O Mistério nos Corredores do Poder
A equipe de reportagem realizou ligações para diferentes setores da Governadoria do Paraná em busca de esclarecimentos básicos: Qual é a rotina de trabalho de José Aparecido Alves? Quais relatórios ou projetos ele coordena?
As respostas obtidas sob sigilo foram unânimes e constrangedoras. Servidores confirmaram de forma categórica que Jotapê de fato “está lá” e faz parte do quadro, mas confessaram abertamente não saber qual é a sua real função ou atribuição prática no dia a dia do Governo.
Enquanto a produtividade funcional permanece invisível aos olhos dos próprios colegas de palácio, a presença de Jotapê nas redes digitais é hiperativa. Em seus perfis pessoais, ele exibe com orgulho uma coleção de imagens e registros ao lado do Governador Ratinho Júnior e também do apresentador Ratinho Pai, em uma clara tentativa de demonstrar trânsito livre e proximidade íntima com o clã que comanda a política paranaense.
Atuação Ativa nas Redes… Mas para Campanhas Eleitorais
Se no Palácio Iguaçu a atuação de Jotapê é uma incógnita, nas plataformas digitais ela é escancarada. O comissionado mantém uma campanha ostensiva e agressiva de apoio a candidatos apadrinhados politicamente pela família Massa.
A contradição salta aos olhos: o cidadão paranaense financia uma remuneração de nível executivo para um assessor lotado no coração do Estado, cuja energia pública parece inteiramente canalizada para a promoção político-partidária e engajamento eleitoral nas redes sociais.
Auditoria dos Dados: O Custo de R$ 2,5 Milhões para o Contribuinte
Uma análise aprofundada dos registros oficiais extraídos do Portal da Transparência do Governo do Paraná detalha a evolução financeira de José Aparecido Alves desde que assumiu funções comissionadas na Governadoria, em 2019.
A soma de todas as remunerações brutas pagas a Jotapê no período analisado ultrapassa a impressionante marca de R$ 2,5 milhões.
Evolução Salarial Anual (Remuneração Bruta Acumulada)
Abaixo estão consolidados os valores brutos recebidos pelo servidor, incluindo gratificações, retroativos, 13º salário e adicionais de férias mapeados pelas planilhas oficiais do Estado:
| Ano | Contexto Funcional e Valores de Referência | Total Bruto Estimado no Período |
| 2019 | Cargo em Comissão (fevereiro a dezembro), com vencimentos base de R$ 23.634,10. | R$ 283.609,20 |
| 2020 | Manutenção do teto de R$ 23.634,10, com picos de até R$ 47.268,20 em dezembro (13º). | R$ 315.120,55 |
| 2021 | Rendimentos mensais fixados em R$ 23.634,10, além de bonificações institucionais. | R$ 315.120,55 |
| 2022 | Último ano do ciclo com o vencimento na faixa dos R$ 23,6 mil. | R$ 315.120,55 |
| 2023 | Promoção para o Cargo em Comissão-AE-1, elevando o vencimento para R$ 29.942,00. | R$ 389.246,00 |
| 2024 | Transição para o Cargo Comissionado Executivo (CCE) na Assessoria do Governador. | R$ 401.729,89 |
| 2025 | Período com vencimento padrão de R$ 29.942,00 e bruto de R$ 60.718,74 em dezembro. | R$ 409.242,55 |
| 2026 | Salário reajustado para R$ 31.439,10 em maio, com bruto atingindo R$ 32.315,58. | R$ 155.422,54 |
Total Geral Acumulado (2019–2026): R$ 2.584.611,83
O Peso Oculto dos Cargos de Confiança
Os dados do próprio Governo provam que José Aparecido Alves não é um funcionário comum.
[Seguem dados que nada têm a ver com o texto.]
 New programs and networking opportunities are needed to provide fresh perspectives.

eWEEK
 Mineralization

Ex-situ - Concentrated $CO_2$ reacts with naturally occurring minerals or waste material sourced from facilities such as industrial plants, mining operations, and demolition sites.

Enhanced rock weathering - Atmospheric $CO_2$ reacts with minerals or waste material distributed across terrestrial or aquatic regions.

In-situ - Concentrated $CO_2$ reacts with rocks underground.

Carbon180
Em maio de 2026, seu rendimento líquido real que caiu na conta bancária foi de R$ 23.862,21, após os descontos obrigatórios de Imposto de Renda e Previdência.
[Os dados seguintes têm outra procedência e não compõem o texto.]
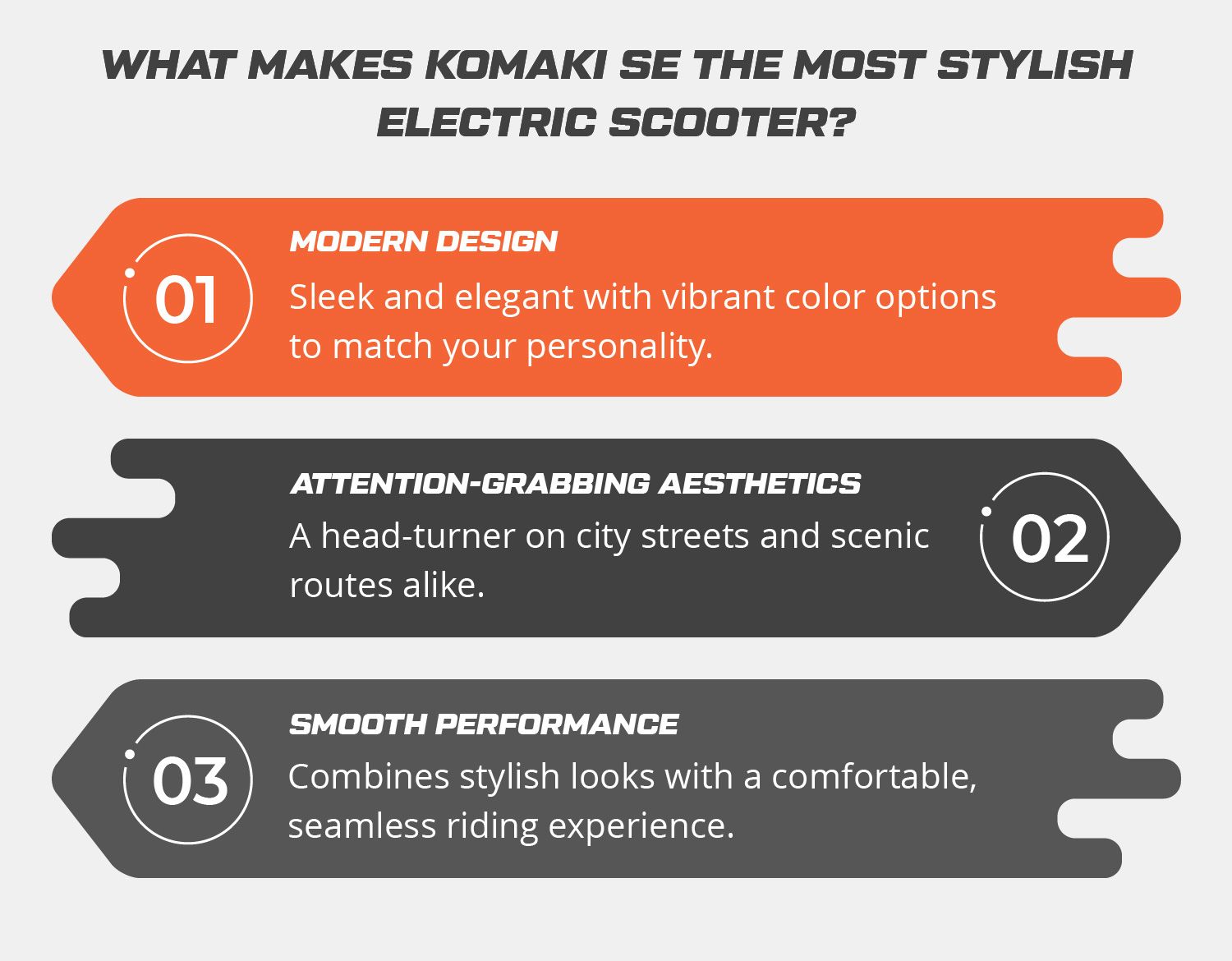 WHAT MAKES KOMAKI SE THE MOST STYLISH ELECTRIC SCOOTER?

01

MODERN DESIGN

Sleek and elegant with vibrant color options to match your personality.

ATTENTION-GRABBING AESTHETICS

A head-turner on city streets and scenic routes alike.

02

03

SMOOTH PERFORMANCE

Combines stylish looks with a comfortable, seamless riding experience.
O caso de Jotapê joga luz sobre uma ferida crônica na administração pública: o uso de cargos de provimento em comissão de alto escalão para finalidades que parecem flertar muito mais com a articulação política de interesse privado e familiar do que com as demandas reais da população do Paraná. A sociedade paranaense aguarda uma resposta oficial que defina, de uma vez por todas, o que o assessor faz para justificar tamanho investimento público.